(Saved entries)
* * * * * * * * *

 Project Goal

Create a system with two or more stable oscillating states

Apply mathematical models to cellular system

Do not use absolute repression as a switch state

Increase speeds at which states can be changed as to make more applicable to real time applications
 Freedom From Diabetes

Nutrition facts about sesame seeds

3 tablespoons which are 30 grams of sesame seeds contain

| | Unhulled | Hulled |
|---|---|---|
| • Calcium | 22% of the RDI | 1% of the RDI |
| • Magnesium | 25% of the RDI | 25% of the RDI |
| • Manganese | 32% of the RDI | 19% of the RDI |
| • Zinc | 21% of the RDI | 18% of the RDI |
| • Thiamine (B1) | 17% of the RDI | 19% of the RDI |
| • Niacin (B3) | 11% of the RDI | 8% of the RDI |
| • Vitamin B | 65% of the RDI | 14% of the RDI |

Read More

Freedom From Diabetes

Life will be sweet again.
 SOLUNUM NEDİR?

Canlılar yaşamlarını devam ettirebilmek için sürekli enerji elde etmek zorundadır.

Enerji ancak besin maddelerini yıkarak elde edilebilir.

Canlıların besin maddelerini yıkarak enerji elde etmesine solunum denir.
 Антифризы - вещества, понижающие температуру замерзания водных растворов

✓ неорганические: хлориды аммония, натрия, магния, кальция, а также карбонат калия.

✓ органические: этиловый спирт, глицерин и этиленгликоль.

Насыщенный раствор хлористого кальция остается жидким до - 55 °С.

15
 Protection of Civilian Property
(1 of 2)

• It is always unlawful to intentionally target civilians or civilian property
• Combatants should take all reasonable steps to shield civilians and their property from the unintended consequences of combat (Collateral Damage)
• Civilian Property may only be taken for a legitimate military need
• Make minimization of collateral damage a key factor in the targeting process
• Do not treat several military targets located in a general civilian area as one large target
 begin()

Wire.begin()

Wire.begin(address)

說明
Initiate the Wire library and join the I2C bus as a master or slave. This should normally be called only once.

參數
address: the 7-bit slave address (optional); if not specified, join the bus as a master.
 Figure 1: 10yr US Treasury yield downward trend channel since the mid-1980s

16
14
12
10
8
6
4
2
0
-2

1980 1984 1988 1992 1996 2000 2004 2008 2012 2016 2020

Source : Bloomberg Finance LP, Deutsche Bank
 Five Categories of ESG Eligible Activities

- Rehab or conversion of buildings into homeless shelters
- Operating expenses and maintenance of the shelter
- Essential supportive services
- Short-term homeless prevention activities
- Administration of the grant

* * * * * * * * *

◆ **Assignment**: All lines above holding the word "civilians" make up the answer; copy each one.

◆ **Expected answer**:
• It is always unlawful to intentionally target civilians or civilian property
• Combatants should take all reasonable steps to shield civilians and their property from the unintended consequences of combat (Collateral Damage)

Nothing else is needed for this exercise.